Saturn guarantees that your code developed in Jupyter notebooks will run in an identical environment when you run it on a Dask cluster or in a deployment. This tutorial demonstrates how to customize that environment. In it, you will learn:
- How to set custom environment variables
- How to include external git repositories
- How to add and enable additional JupyterLab extensions
On the Jupyter page of Saturn, there are a number of different options for customizing your instance. This article will focus on two Advanced Options, "Start Script", "Environment Variables", and "postBuild Script".
A "start script" is an optional shell script that runs whenever Saturn creates resources like Jupyter servers, Dask workers, or Custom Deployments. It can be used for inexpensive tasks that you want to be dynamic, such as cloning the most recent state of a git repository every time an instance starts up. In the example below, I am cloning a repo:
To try this out yourself, copy and paste the following into your start script:
echo 'cloning repo'
git clone https://github.com/theislab/scanpy
To confirm the repo was cloned, you can:
- Launch the instance
- Open up a jupyterlab
- In jupyterlab, hit file then select new terminal
Then you should see the scanpy repo i.e.:
You'll notice I have some code
MIN_GENES=200 in the Environment Variables field. You can provide environment variables to further customize your instance and Dask workers.
To access MIN_GENES from within the notebook, you can simply use os.environ and confirm it returns 200.
You can further customize your instance with a postBuild script. This is a shell script that is run at the end of building the docker image used by Saturn resources. It should be used for expensive and slow-changing tasks, such as enabling JupyterLab extensions.

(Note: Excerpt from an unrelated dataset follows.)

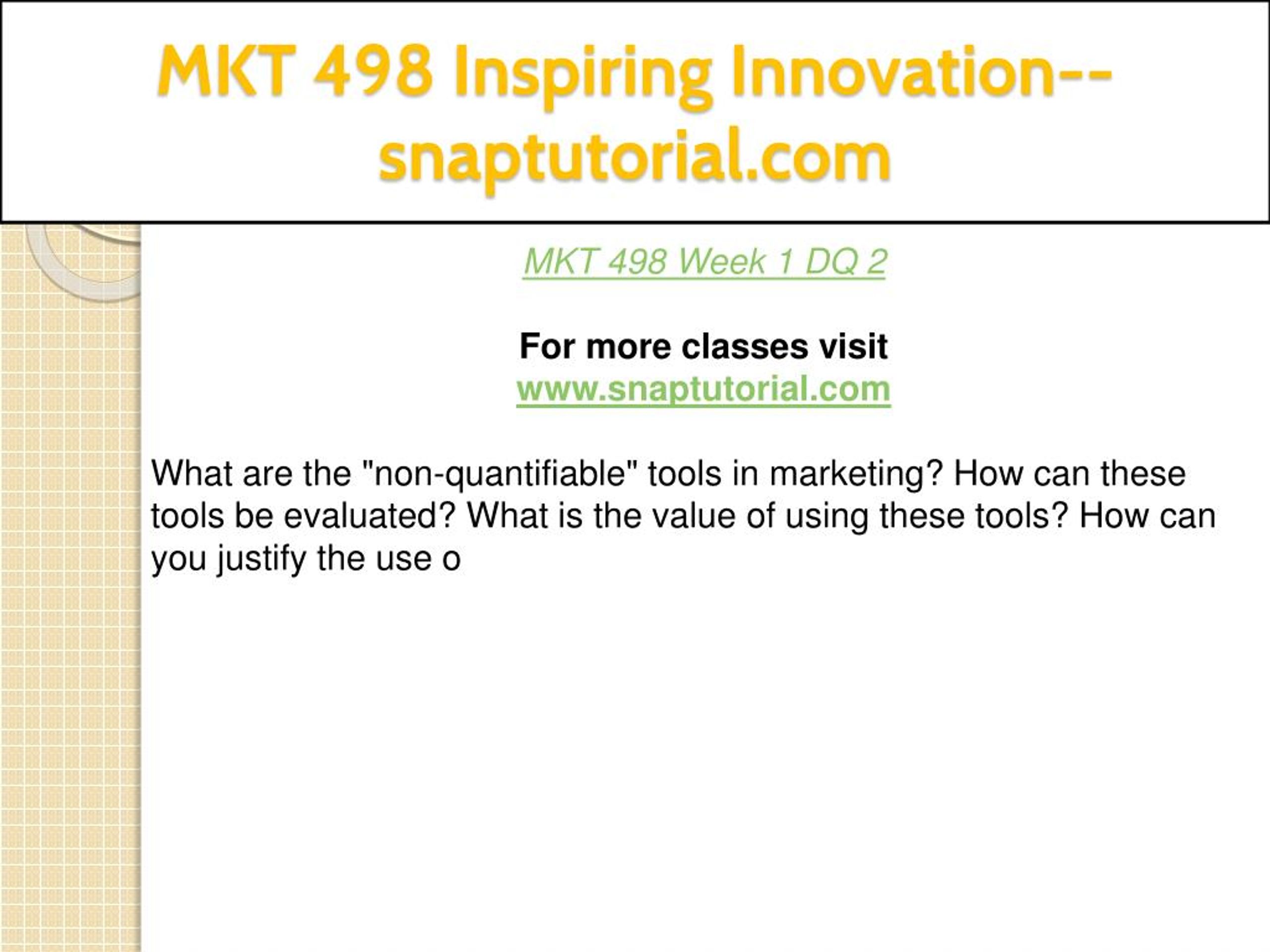 MKT 498 Inspiring Innovation--snaptutorial.com

MKT 498 Week 1 DQ 2

For more classes visit
www.snaptutorial.com

What are the "non-quantifiable" tools in marketing? How can these tools be evaluated? What is the value of using these tools? How can you justify the use o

To access the postBuild script:
1. Click the project's name in the card at the top of the page. In this workspace, I would click "scanpy-2"
2. Scroll down and click into the image dropdown, select "build your own"
3. You'll see the postBuild box appear, and for this example I will be adding the system monitor labextension by pasting the below into postBuild box.
pip install nbresuse==0.3.3
jupyter labextension install jupyterlab-topbar-extension jupyterlab-system-monitor
*note you will need to explicitly add any other packages you want in your environment through either environment.yml or requirements.txt.
4. Hit build, this will take a few minutes to execute. Then launch a jupyterlab from the instance we just customized. Within a notebook you'll now notice a memory usage bar at the top right of your notebook:
*note that the postBuild script does not have access to user credentials, and the "/home/jovyan" directory will not exist, and cannot be used.